>> Start Excerpted text

Now at this point what I’m describing may sound easy. You may be thinking: “A few burpees and some hill sprints, I do that at my bootcamp three times a week”. This comes back to how difficult this is to describe. There is so much extra that I simply can’t cover; The crawling, leopard crawling, duck walking, bear crawling between sections, the constant grind of sand everywhere not only testing your muscles but rubbing away at your skin (Think about taking sandpaper to your genitals while trying to work out ;-)), the small amounts of food, the smaller amounts of sleep. This was not an easy ride.
The day continued with various team challenges involving weights and the checkpoints, along with a brutal sandbag session in the sea. I was convinced that the only thing that would/could stop me this weekend would be hypothermia and the slow pace of the jog back to basecamp from the shore with the sandbags via some very high checkpoints in the wind, and I started to shiver. A few were in the same position, but my brothers and sisters huddled in together to share body heat and I was soon back on track.

>> End Excerpted text

Problems and tasks:
1 > From the endurance event account, return the passage starting with "Now at this" and going on through "an easy ride.".
2 > Answer these questions using the endurance event account.
(a) How often does the imagined reader say they do burpees and hill sprints at bootcamp?
(b) Where did the brutal sandbag session take place?
(c) What did the writer's brothers and sisters do when the writer started to shiver?
Rely only on the endurance event account.

>> Start Data records

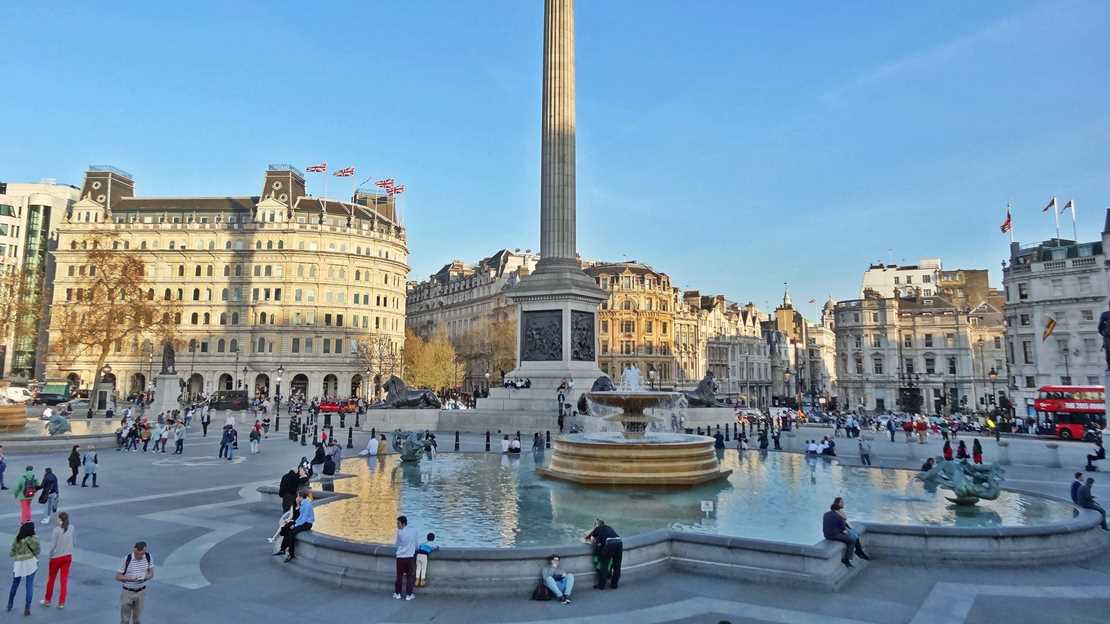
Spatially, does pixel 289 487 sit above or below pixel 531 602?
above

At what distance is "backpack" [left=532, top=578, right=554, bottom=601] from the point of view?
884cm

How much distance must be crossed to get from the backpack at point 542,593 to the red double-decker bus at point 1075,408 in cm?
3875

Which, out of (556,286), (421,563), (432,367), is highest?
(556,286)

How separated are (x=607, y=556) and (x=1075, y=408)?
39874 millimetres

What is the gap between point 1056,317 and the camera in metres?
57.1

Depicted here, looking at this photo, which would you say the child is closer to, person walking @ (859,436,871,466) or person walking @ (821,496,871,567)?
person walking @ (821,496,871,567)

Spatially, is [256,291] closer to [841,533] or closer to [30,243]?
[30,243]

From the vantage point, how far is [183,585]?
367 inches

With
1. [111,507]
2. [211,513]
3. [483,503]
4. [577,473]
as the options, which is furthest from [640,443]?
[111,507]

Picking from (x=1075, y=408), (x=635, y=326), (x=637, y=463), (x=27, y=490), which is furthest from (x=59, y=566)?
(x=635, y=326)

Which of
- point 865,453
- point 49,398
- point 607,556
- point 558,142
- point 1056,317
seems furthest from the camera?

>> End Data records

Solutions by task:
1 >
Now at this point what I’m describing may sound easy. You may be thinking: “A few burpees and some hill sprints, I do that at my bootcamp three times a week”. This comes back to how difficult this is to describe. There is so much extra that I simply can’t cover; The crawling, leopard crawling, duck walking, bear crawling between sections, the constant grind of sand everywhere not only testing your muscles but rubbing away at your skin (Think about taking sandpaper to your genitals while trying to work out ;-)), the small amounts of food, the smaller amounts of sleep. This was not an easy ride.

2 >
(a) Three times a week.
(b) In the sea.
(c) They huddled in together to share body heat.